Brief A -
Based on the benchmark article, decide whether each statement agrees with the text: (i) the first benchmark initializes the sequence with an int[] array; (ii) the two benchmarks allocate different amounts of memory; (iii) all arrays are descendants of System.Array. Answer each with yes or no and quote the deciding words.

Source -
++++++

Unexpected discovery
You might already noticed the reason why benchmark results are so close 🙂 If not let’s take another look at the benchmark setup:
// ... [GlobalSetup] public void Setup() { this.data = new int[this.N]; } // ...
Here we initialize sequence with int[]
array. As was mentioned previously all arrays are descendants of System.Array
class which does implement ICollection<T>
interface.
So both ToArray
and ToList
methods basically do the same thing:
// ... var array = new T[collection.Count]; collection.CopyTo(array, 0); // ...
While this isn’t quite what one can expect from benchmark it is always important to know the edge cases.
Benchmark #2
Let’s modify the benchmark to use Enumerable.Range
method:
// ... [GlobalSetup] public void Setup() { this.data = Enumerable.Range(0, this.N); } // ...
Executing this new benchmark on my machine produces the following results:
Method | N | Mean | Gen 0 | Gen 1 | Allocated |
---|---|---|---|---|---|
ToArray | 10 | 15.56 ns | 0.0153 | – | 64 B |
ToList | 10 | 31.97 ns | 0.0229 | – | 96 B |
ToArray | 100 | 87.93 ns | 0.1013 | – | 424 B |
ToList | 100 | 176.19 ns | 0.1090 | – | 456 B |
ToArray | 1000 | 771.31 ns | 0.9613 | – | 4024 B |
ToList | 1000 | 1,568.32 ns | 0.9689 | – | 4056 B |
ToArray | 10000 | 7,296.05 ns | 9.5215 | 0.0076 | 40024 B |
ToList | 10000 | 15,276.89 ns | 9.5215 | 0.0153 | 40056 B |
Wooow! These results looks amazing! Do you feel this? The feeling of uncovered conspiracy theory? 🙂
Before starting the celebration… Have you noticed one very strange thing in these results?
Here is a union of two tables where (#1 are the results of the first benchmark and #2 are the results of current benchmark):
Method | N | (#1) Mean | (#2) Mean | (#1) Allocated | (#2) Allocated |
---|---|---|---|---|---|
ToArray | 10 | 49.527 ns | 15.56 ns | 64 B | 64 B |
ToList | 10 | 45.850 ns | 31.97 ns | 96 B | 96 B |
ToArray | 100 | 82.490 ns | 87.93 ns | 424 B | 424 B |
ToList | 100 | 78.811 ns | 176.19 ns | 456 B | 456 B |
ToArray | 1000 | 324.100 ns | 771.31 ns | 4024 B | 4024 B |
ToList | 1000 | 321.039 ns | 1,568.32 ns | 4056 B | 4056 B |
ToArray | 10000 | 3,223.046 ns | 7,296.05 ns | 40024 B | 40024 B |
ToList | 10000 | 3,278.019 ns | 15,276.89 ns | 40056 B | 40056 B |
Can you see it? Both benchmarks allocate absolutely the same amount of memory. This is suspicious because in “benchmark #1” we were allocating fixed size array for the entire input sequence which is a by the way a bare minimum of memory we could use to store the sequence, so any extra allocation (which definitely should happen in “benchmark #2”) should make a difference.

++++++

Brief B -
Substitute "viewpoint" for "vantage point" in the records, from the line containing "Could you determine" down through the end of the records, and give back only those lines with nothing else altered.

Rows from a spatial reasoning dataset -

++++++

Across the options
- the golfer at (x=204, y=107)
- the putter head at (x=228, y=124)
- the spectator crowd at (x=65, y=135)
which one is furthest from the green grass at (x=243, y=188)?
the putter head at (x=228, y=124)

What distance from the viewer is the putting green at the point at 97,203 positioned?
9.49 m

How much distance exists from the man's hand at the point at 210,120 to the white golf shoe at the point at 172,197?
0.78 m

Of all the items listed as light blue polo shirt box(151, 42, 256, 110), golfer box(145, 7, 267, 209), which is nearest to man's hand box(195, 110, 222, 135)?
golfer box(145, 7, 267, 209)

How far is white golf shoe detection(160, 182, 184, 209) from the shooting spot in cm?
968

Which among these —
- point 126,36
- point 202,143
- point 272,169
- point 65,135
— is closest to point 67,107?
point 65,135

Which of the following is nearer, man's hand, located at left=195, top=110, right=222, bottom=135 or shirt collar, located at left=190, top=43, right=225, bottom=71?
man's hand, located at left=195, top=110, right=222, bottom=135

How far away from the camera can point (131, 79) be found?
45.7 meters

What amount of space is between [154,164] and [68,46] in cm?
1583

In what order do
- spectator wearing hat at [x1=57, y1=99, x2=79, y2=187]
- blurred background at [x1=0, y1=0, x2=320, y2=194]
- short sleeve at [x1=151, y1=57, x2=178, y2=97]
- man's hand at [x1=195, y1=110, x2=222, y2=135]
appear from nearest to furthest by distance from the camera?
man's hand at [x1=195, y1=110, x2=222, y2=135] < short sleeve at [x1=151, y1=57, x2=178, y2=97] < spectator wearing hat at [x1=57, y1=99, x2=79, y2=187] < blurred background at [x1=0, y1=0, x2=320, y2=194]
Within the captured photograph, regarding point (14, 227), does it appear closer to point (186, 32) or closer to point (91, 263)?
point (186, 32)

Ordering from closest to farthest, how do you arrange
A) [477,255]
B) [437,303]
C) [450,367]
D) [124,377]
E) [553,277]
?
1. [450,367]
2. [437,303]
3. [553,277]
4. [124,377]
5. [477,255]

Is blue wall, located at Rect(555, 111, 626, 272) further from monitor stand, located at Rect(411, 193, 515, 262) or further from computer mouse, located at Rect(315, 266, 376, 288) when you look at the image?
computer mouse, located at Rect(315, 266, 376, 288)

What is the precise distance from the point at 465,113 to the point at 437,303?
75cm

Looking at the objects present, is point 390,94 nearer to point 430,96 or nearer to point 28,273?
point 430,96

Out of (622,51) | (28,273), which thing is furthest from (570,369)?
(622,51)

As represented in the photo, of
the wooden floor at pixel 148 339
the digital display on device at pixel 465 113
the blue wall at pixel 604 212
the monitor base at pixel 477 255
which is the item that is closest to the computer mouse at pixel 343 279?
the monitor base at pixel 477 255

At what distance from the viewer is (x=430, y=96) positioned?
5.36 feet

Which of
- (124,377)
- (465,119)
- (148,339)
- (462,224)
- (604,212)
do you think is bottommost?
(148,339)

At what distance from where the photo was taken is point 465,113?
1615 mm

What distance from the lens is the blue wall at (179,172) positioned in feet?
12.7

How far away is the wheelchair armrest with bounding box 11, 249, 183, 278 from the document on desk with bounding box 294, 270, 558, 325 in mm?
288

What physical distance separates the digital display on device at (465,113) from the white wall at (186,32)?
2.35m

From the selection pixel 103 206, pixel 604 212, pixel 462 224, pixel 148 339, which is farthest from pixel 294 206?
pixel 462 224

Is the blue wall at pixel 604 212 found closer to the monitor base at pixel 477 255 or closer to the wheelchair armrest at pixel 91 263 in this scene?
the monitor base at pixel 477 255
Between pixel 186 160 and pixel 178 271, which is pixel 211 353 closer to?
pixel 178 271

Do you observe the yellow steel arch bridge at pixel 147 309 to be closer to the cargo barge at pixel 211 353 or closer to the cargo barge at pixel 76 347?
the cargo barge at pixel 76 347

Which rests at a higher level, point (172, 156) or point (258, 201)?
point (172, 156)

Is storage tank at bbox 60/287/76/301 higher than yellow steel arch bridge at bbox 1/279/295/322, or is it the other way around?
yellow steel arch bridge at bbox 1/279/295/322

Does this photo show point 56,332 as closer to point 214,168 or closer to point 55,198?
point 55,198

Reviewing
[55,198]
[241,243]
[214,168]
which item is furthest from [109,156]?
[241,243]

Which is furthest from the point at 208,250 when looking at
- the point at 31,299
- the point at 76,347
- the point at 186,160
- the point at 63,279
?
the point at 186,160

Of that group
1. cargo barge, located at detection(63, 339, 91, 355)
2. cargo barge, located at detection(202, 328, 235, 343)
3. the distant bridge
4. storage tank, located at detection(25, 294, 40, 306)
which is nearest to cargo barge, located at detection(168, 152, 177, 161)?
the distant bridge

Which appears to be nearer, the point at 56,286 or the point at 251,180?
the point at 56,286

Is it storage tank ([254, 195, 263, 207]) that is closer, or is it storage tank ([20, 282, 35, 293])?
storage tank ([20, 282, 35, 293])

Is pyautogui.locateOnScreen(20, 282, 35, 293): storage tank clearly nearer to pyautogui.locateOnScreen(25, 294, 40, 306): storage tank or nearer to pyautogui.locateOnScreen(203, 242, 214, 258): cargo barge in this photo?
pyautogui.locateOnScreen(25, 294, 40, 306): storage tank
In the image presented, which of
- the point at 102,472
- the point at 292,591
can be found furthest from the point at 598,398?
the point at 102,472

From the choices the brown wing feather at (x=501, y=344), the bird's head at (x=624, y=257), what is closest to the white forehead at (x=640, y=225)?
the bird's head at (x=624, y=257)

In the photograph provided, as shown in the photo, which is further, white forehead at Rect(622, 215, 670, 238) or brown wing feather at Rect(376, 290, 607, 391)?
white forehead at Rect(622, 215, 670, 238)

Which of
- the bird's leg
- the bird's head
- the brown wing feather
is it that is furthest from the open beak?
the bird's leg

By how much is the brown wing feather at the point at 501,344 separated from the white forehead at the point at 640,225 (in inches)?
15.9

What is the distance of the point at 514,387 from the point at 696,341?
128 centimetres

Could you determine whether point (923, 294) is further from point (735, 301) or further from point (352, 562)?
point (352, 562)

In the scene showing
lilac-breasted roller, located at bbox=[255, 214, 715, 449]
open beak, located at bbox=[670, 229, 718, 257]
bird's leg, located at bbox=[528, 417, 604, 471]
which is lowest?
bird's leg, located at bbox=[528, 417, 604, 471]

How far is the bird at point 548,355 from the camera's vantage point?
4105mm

++++++

Correct output A -
(i) Yes: "Here we initialize sequence with int[]"
(ii) No: "Both benchmarks allocate absolutely the same amount of memory."
(iii) Yes: "all arrays are descendants of System.Array"

Correct output B -
Could you determine whether point (923, 294) is further from point (735, 301) or further from point (352, 562)?
point (352, 562)

In the scene showing
lilac-breasted roller, located at bbox=[255, 214, 715, 449]
open beak, located at bbox=[670, 229, 718, 257]
bird's leg, located at bbox=[528, 417, 604, 471]
which is lowest?
bird's leg, located at bbox=[528, 417, 604, 471]

How far is the bird at point 548,355 from the camera's viewpoint?
4105mm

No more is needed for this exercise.